▶ _Supplied text_:
######

Device Functions
Inplace Functions
subroutine devf_zeros(dv_A)
Initializes the device variable to zero
Input:
type(devVar) dv_A
Output:
None
Description:
Sets device variable created by allocate_dv to 0.
Error handling:
None
Examples of use:
dv_A = allocate_dv('real', 4)
call devf_zeros(dv_A)
subroutine devf_conjugate(dv_A)
Inplace complex conjugate
Input:
type(devVar) dv_A
Output:
None
Description:
Sets device variable created by allocate_dv to its complex conjugate
Error handling:
In the case where the device variable is not of type cmplx4, an error message is displayed and execution stopped.
Examples of use:
complex array(4)
...
dv_A = allocate_dv('complex', 4)
call transfer_c4(array,dv_A,.true.)
call devf_conjugate(dv_A)

######

▶ _Stored data_:

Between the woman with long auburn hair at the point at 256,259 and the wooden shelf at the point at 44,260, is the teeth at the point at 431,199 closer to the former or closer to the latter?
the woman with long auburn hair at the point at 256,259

######

▶ _Task to complete_: Continue the reference on device functions from its last line onward.

▶ _Exercise answer_:
subroutine devf_partofcmplx(dv_A)
Input:
type(devVar) dv_A
Output:
None
Description:
Replaces the complex value of device Variable with it real or imaginary part, the variable stays in the same place and the result is complex
Error handling:
In the case where the device variable is not of type cmplx4, an error message is displayed and execution stopped.
Examples of use:
complex array(4)
...
dv_A = allocate_dv('complex', 4)
call transfer_c4(array,dv_A,.true.)
call devf_partofcmplx(dv_A)
subroutine devf_iscal(dv_A,a,b)
Input:
type(devVar) dv_A, integer a, integer b
Output:
None
Description:
Performs an inplace linear transform (integer) deviceVariable=a*deviceVariable+b
Error handling:
In the case where the device variable is not of type int4, an error message is displayed and execution stopped.
Examples of use:
integer array(4)
...
dv_A = allocate_dv('integer', 4)
call transfer_i4(array,dv_A,.true.)
call devf_iscal(dv_A,2,3)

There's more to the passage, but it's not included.